Eğer berduşsanız boğalar karşılaşmak için oldukça kötü insanlardır. Kafa patlatmayı bir bilime dönüştürmüşlerdir ve her zaman harekete geçmeye hazırdırlar. Bir kemiği vurunca jöleye çevirecek tüm yerleri bilirler ve çocukken eski selofan su bardaklarına yaptığınız gibi omurganızı buracak şekilde tam da nasıl tekmeleyeceklerini sanki hisseder gibidirler. Bir keresinde bir boğa burnumun köprüsüne çakmıştı ve ben helada yüzen bir izmarit gibi çözülüp dağıldığımı hissetmiştim. Kafanızdan vurup ayakkabılarınızı patlatabilirler.

Ama bazen boğalar da zararlı çıkar ve ne zaman bir boğa seferin sonunda kaybolsa ve onu yaralı ve kanlar içinde ve bazen ölü bulsalar, tüm siyah berduşları katarlardan indirmeye başlarlar.
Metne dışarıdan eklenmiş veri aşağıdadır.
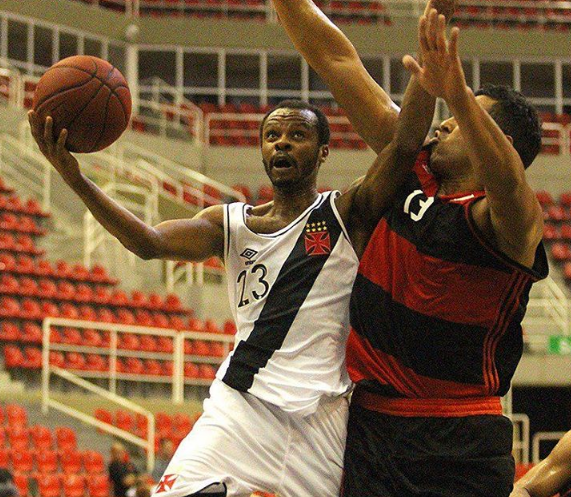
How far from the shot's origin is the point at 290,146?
4.41m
Çoğu zaman kimin yaptığı umurlarında değildir, çünkü asıl mesele bedelini bir kara oğlana ödetmektir. Ha eğer berduşlar arasında sadece zencilerin bıçak taşıdığını duyarsanız bunun bir boğa yalanı olduğunu bilin, çünkü size anlatacaklarımı Brooklyn’li beyaz bir berduş olan Hymie yaptı.
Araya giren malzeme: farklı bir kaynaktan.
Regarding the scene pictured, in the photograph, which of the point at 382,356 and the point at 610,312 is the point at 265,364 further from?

Karma bir trende takılıyorduk ve Hymie katarın su için durduğu birkaç mil gerideki ufak bir kasabada dilendiği bir kayıntıdan midesini bozmuştu. Belki de yiyecekten değildi, belki de ormanın orada onu içinde pişirdiği eski yahni kabı yüzündendi. O mevkiyi seviyorduk çünkü orada ayçiçekleri yetişiyor ve güneşte epeyce bir gölgelik sunuyordu. Her neyse, Hymie hastaydı ve üstte yolculuk ediyordu. Hava sıcaktı ve sinekler vagon içine o kadar hızla üşüşmeye devam ediyorlardı ki onlara aldırış etmeyi bırakmıştık. Hymie onlarla epeyce cebelleşmiştir ama, çünkü akşam yemeği dışarı fırlayıp havaya saçılıyordu. Sineklerden epeyce rahatsız olmuş olmalı, çünkü akşam yemeğinin bulunduğumuz vagonun kapısının yanından doğru uçtuğunu görebiliyorduk. Bir defasında sanki raylar boyunca uzanan yeşil tarlalar içinde uçan bir kardinal kuşu kadar kırmızı olduğunu gördük. Düşündüm de, belki de uçarak geçen bir kardinal kuşuymuştur. Ya da belki çiftlikteki domuz yemleri gibi kokan başka bir şeymiştir.

Herifin aşağı inmesini sağlamaya çalıştık ama açık havada kendini daha iyi hissettiğini söyledi; biz de onu kendi haline bıraktık. Hatta izmaritine yirmibir oynamaya başladık ve kısa süre sonra Hymie’yi unuttuk. Daha doğrusu yük vagonunun içi kartların üstündekilerini göremeyecek kadar kararana dek. Sonra ben günbatımını seyretmek için yukarı çıkmaya karar verdim.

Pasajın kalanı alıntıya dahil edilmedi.